方若宁心里好笑,捧住他的脸,把他的头转过来,让他看着自己,半是笑,半是打趣地开口,尾音拖得长长的:“你这是……吃醋了?”

沈富贵眼神飘了飘,却硬是梗着脖子,不肯承认那点翻涌的醋意,只攥着她的手,故作镇定地开口:“你有你的打算,我都听你的。”

“乖。”方若宁看着他这副嘴硬心软的样子,眼底的笑意更浓了。

双手捧着他的脸,微微抬头,在他紧抿的嘴角上,轻轻啄了一下。

柔软的触感一触即分,像一片羽毛落在心尖上,不等他回过神,方若宁已经松开手,撑着床沿就要起身下床。

他哪里肯放,手腕用力,又把人重新拉回怀里,牢牢圈住,下巴抵在她的肩窝,声音闷闷的,带着点委屈,又有点认真:“不能叫你一个人辛苦。”

话音未落,他低头就吻了下来。

不再是刚才那点浅尝辄止的触碰,他带着攒了许久的忐忑和欢喜,吻得又急又重,又怕弄疼了她,唇齿间都带着小心翼翼的温柔。

方若宁先是愣了一下,随即低低笑出声,没躲,反而抬手勾住他的脖颈,微微仰头,主动吻了回去。

两人在床榻间吻得有来有回,谁也不肯先退半步,谁也不想吃半点亏,呼吸交缠在一起,满室都是暖融融的甜意。

门外,沈母手里捧着一身崭新的软缎衣裙,是想着方若宁醒了,换身衣裳舒服些。

她往里扫了一眼,就定在了原地。

她赶紧抬手捂住眼睛,忙不迭地往后退,还不忘把门带上了。

退到廊下,沈母才放下手,脸上的笑意藏都藏不住,脚步都跟着飘了起来。

她捂着胸口,心里乐开了花,太好了,照这个样子,她马上就能抱上大胖孙子了!

得赶紧让厨房再备点温补的食材,可不能亏了她未来的儿媳妇和大孙子。

屋里的两人浑然不觉门外的小插曲,方若宁笑着推开了气息不稳的沈富贵,视线缓缓往下移,落在他紧绷的腰腹处,一本正经道:“它咯到我了。”

沈富贵直了身子,手忙脚乱地拉过宽大的衣袍盖住,连说话都结结巴巴的:“我、我没忍住……”

又香又软的媳妇就在怀里,还主动亲了他,是个男人都忍不住的。

“不闹了,我要回去了。”方若宁不跟他腻歪,就要下床。

沈富贵这下也顾不上窘迫了,先拿过搭在屏风上的披风,给她裹好,系上系带,嘴里还不停念叨:“外面风大,裹严实点。我送你回去。”

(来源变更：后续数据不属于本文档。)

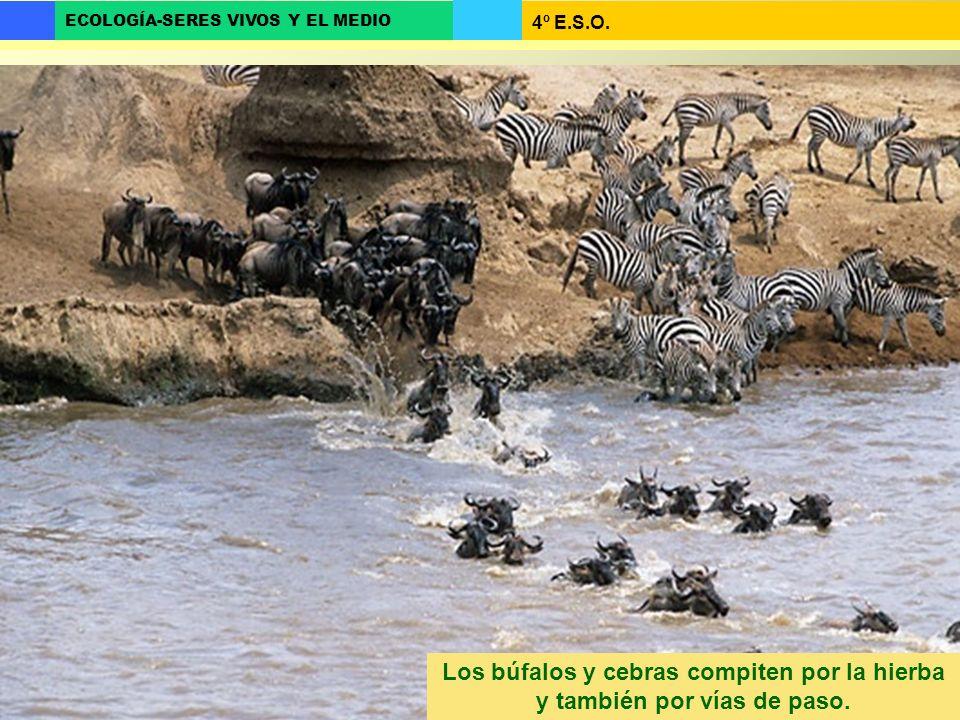 4º E.S.O. ECOLOGÍA-SERES VIVOS Y EL MEDIO Los búfalos y cebras compiten por la hierba y también por vías de paso.
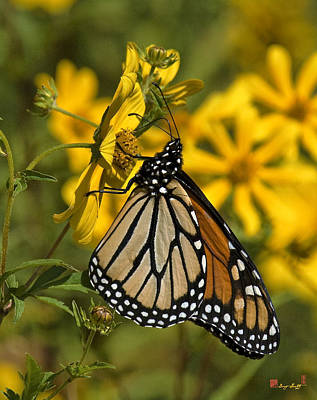 Photograph - Monarch Butterfly On Tickseed Sunflower Din146 by Gerry Gantt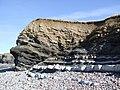 Rockface, Kilve Beach - geograph.org.uk - 229725.jpg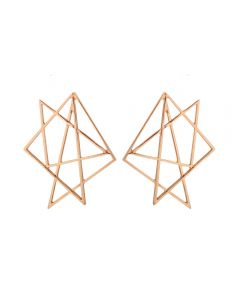 Irregular hollow geometric earrings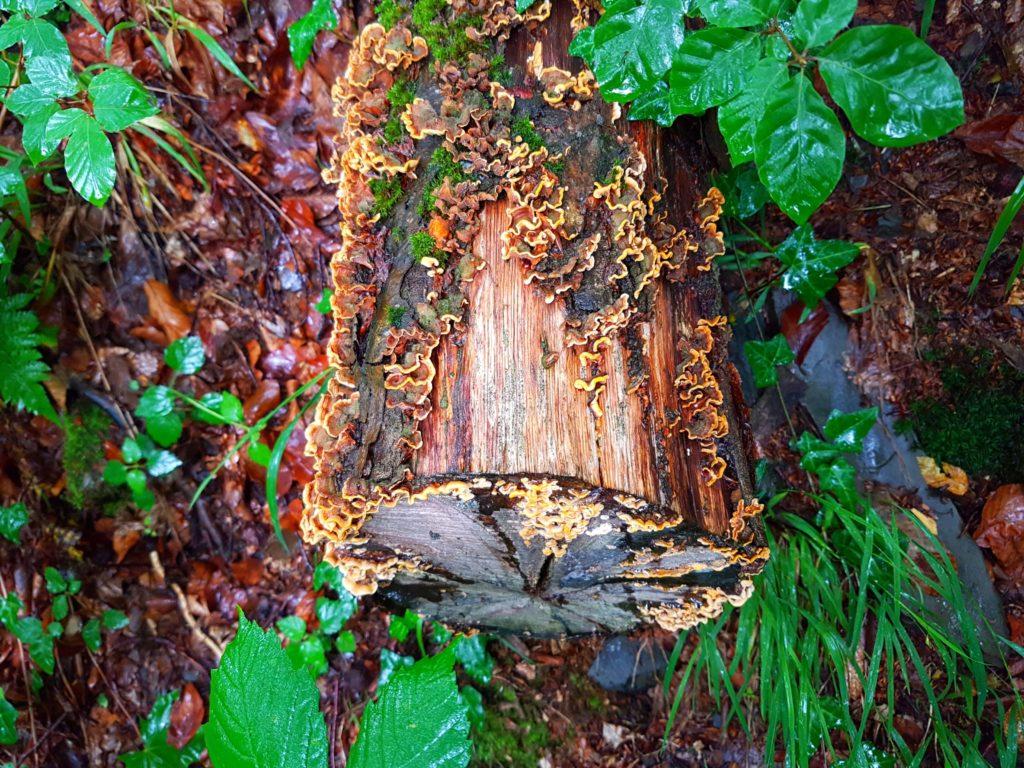 Pilze wachsen auf einem Baumstamm im Thüringer Wald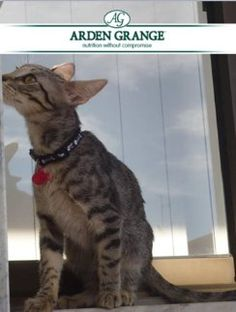 """A testimonial for the Arden Grange grain free Kitten Food from Alice Lopes, Portugal. """"I rescued my kitten 'Seven' from the street, she was very sick. I tried several pet foods, but she would not eat & every week I had to take her to the vet. I saw an online review highly rating your food so I was curious. Seven loved the food & began to grow, & now she is always already to play. I think this food saved my kitten from malnutrition, & she is very happy when she sees the green package!"""""""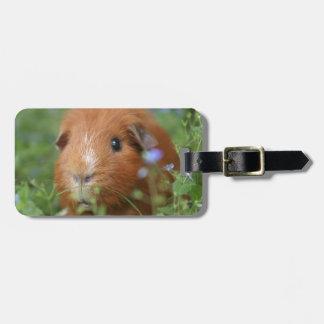 Niedliches cuddly Ingwermeerschweinchen draußen Gepäckanhänger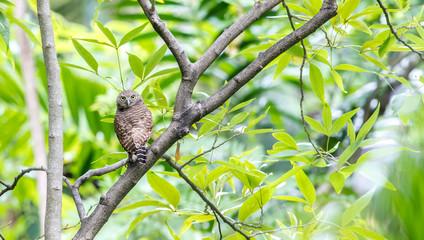 Asian Barred Owlet (Glaucidium cuculoides) Fotoväggar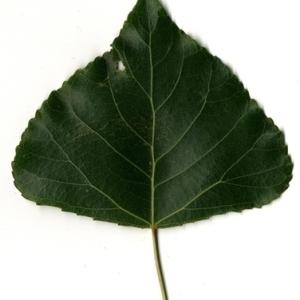 Photographie n°151781 du taxon Populus nigra L.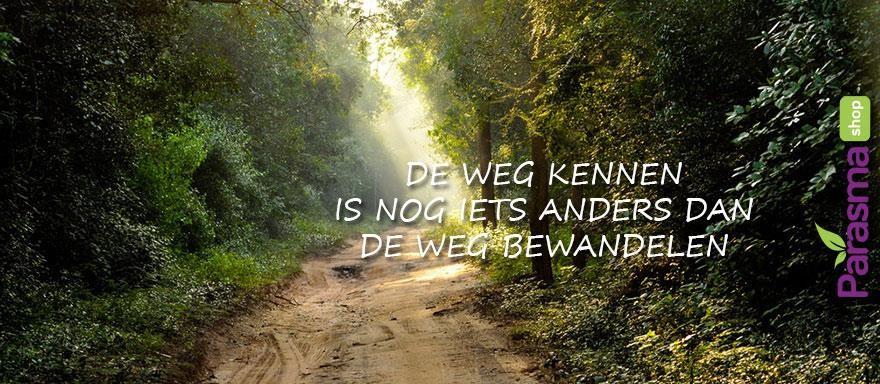 De weg kennen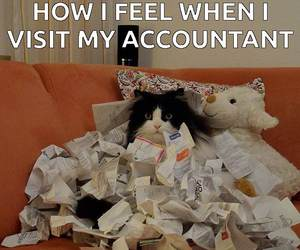 meme, funny cats, and accountant image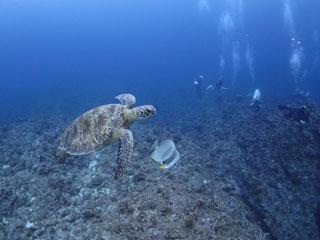 アオウミガメとツバメウオ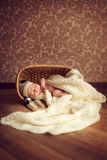 A newborn baby sleeps in a cozy room in a basket, covered with a Stock Photography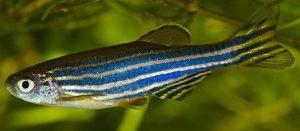 झीब्रा मासा (Zebra fish)
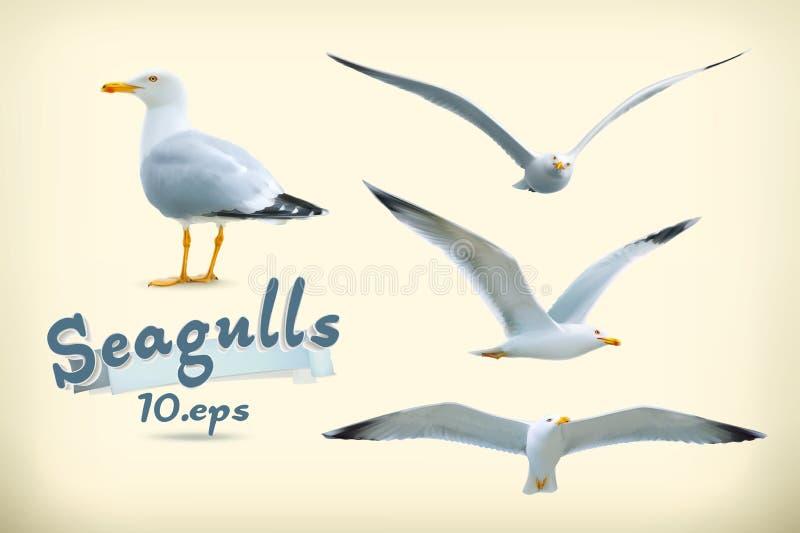Seagulls wektoru ikony ilustracja wektor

接下来的几日,来安几乎是钉在了县衙对面的屋顶上,昼夜不休地盯着。

他看着那些蒙着面的楚国死士,趁着夜色一趟趟进出县衙,和县令在书房里密谈许久。

这日入夜,来安悄无声息地落在方若宁的屋里,禀报了情况,末了,抬眼看向她,只问了一句:“要杀吗?”

只要她一句吩咐,他今夜就能取了县令的项上人头。

方若宁指尖轻轻敲着桌面,目光沉了沉,没接他的话,反而问道:“可有看到宁风或者宁昭的踪迹?”

县令不过是个无足轻重的棋子,真正的麻烦,是这两个狗东西。